[Extracted records]
-*-*-

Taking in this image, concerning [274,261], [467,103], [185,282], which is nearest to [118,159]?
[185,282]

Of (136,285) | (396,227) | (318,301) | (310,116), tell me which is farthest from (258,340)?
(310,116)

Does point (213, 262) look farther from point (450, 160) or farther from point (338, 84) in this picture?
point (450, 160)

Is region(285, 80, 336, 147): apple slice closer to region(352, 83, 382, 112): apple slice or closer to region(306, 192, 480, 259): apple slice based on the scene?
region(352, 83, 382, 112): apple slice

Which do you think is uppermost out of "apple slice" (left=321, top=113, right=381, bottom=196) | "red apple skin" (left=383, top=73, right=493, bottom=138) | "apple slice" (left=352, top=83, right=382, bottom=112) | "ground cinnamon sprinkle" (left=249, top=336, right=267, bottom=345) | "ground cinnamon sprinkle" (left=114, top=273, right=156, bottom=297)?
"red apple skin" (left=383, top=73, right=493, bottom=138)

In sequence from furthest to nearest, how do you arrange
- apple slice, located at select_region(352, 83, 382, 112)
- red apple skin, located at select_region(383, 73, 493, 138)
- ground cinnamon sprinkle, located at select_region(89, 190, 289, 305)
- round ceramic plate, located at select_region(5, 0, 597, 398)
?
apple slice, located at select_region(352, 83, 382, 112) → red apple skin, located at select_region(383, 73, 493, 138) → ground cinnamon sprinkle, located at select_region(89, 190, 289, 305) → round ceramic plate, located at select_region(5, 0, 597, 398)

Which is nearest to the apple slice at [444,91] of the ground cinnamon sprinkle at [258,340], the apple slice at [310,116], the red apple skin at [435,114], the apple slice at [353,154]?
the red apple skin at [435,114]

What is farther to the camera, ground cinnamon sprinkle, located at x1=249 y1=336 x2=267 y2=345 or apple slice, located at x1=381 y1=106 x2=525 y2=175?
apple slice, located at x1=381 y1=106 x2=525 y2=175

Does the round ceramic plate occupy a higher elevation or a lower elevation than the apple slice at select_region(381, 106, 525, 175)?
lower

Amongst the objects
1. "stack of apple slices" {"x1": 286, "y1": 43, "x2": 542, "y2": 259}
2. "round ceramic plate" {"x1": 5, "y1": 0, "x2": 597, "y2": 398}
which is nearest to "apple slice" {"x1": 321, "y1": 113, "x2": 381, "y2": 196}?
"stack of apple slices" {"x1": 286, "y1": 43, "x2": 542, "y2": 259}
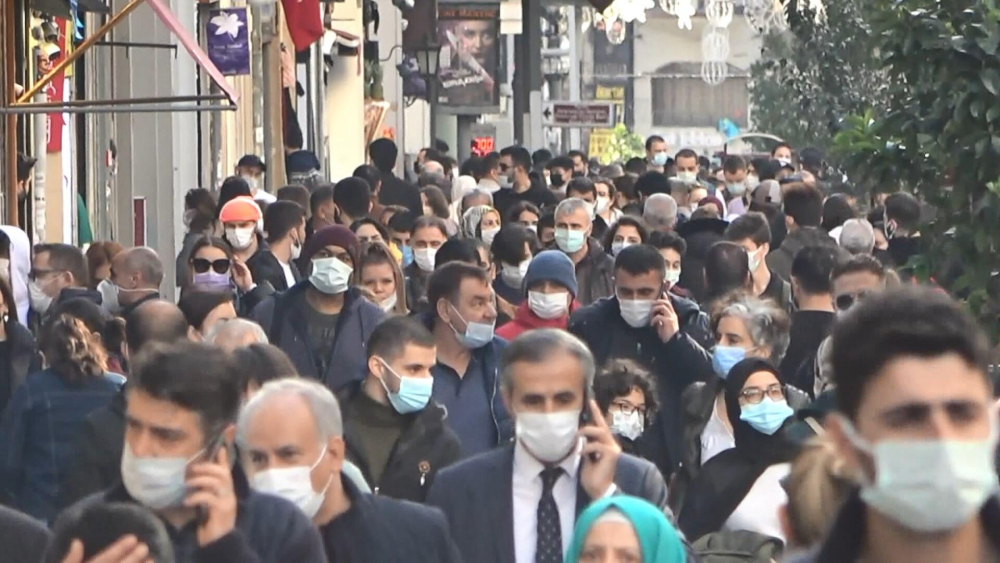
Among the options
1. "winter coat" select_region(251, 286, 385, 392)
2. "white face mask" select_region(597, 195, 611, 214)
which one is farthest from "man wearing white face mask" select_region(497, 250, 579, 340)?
"white face mask" select_region(597, 195, 611, 214)

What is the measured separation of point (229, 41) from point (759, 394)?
14861 millimetres

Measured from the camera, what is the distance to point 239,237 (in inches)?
549

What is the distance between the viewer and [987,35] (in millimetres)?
9164

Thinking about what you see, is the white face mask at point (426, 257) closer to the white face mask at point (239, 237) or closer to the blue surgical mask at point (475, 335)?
the white face mask at point (239, 237)

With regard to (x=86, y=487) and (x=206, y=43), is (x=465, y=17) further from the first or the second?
(x=86, y=487)

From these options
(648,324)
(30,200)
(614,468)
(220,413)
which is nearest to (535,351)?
(614,468)

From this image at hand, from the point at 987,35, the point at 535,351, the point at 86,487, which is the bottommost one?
the point at 86,487

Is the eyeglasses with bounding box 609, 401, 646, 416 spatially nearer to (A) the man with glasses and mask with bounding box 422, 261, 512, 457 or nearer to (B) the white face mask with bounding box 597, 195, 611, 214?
(A) the man with glasses and mask with bounding box 422, 261, 512, 457

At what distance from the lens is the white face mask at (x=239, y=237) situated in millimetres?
13930

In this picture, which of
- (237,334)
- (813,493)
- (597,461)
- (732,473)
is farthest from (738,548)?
(813,493)

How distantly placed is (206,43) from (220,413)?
18166mm

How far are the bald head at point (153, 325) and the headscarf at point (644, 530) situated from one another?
132 inches

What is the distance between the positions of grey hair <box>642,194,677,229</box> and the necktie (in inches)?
387

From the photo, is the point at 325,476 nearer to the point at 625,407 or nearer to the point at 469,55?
the point at 625,407
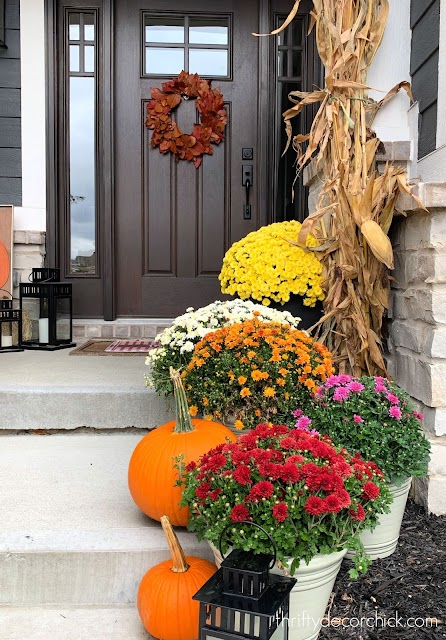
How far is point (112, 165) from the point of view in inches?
152

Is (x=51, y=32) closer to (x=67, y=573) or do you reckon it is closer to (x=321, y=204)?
(x=321, y=204)

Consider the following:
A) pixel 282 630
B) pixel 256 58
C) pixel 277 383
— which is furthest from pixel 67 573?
pixel 256 58

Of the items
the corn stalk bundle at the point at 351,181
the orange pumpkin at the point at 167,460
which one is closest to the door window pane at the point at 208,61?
the corn stalk bundle at the point at 351,181

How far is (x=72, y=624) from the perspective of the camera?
4.87 ft

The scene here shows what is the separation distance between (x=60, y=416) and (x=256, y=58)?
2629mm

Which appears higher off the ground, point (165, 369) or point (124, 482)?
point (165, 369)

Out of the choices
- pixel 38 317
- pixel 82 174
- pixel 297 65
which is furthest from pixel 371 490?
pixel 297 65

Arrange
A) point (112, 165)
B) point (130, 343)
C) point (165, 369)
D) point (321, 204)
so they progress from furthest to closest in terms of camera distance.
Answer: point (112, 165)
point (130, 343)
point (321, 204)
point (165, 369)

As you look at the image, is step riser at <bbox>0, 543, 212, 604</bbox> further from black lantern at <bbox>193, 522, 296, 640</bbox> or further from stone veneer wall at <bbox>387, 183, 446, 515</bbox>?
stone veneer wall at <bbox>387, 183, 446, 515</bbox>

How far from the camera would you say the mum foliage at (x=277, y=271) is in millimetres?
2604

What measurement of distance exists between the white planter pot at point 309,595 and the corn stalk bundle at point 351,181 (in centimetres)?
Answer: 120

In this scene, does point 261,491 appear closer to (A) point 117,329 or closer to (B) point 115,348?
(B) point 115,348

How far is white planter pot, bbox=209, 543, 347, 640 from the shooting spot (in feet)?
4.39

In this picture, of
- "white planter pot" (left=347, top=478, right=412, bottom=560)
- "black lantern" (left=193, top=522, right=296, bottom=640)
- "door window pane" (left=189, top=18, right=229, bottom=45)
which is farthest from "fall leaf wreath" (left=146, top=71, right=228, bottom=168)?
"black lantern" (left=193, top=522, right=296, bottom=640)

-*-*-

--- GOAL ---
Each line from the one with "What measurement of" through the last line of the records must be written out word for word. Include nothing else.

--- REPLY TO THE TASK ---
What measurement of distance exists between the white planter pot at point 309,595 and the corn stalk bundle at point 351,181 (in centimetres)?
Answer: 120

In this scene, does point 261,491 appear closer to (A) point 117,329 or closer to (B) point 115,348?
(B) point 115,348

How far is white planter pot, bbox=209, 543, 347, 640 from the shooting spot (in feet)?
4.39

In this picture, of
- "white planter pot" (left=347, top=478, right=412, bottom=560)
- "black lantern" (left=193, top=522, right=296, bottom=640)
- "door window pane" (left=189, top=18, right=229, bottom=45)
which is farthest from "fall leaf wreath" (left=146, top=71, right=228, bottom=168)?
"black lantern" (left=193, top=522, right=296, bottom=640)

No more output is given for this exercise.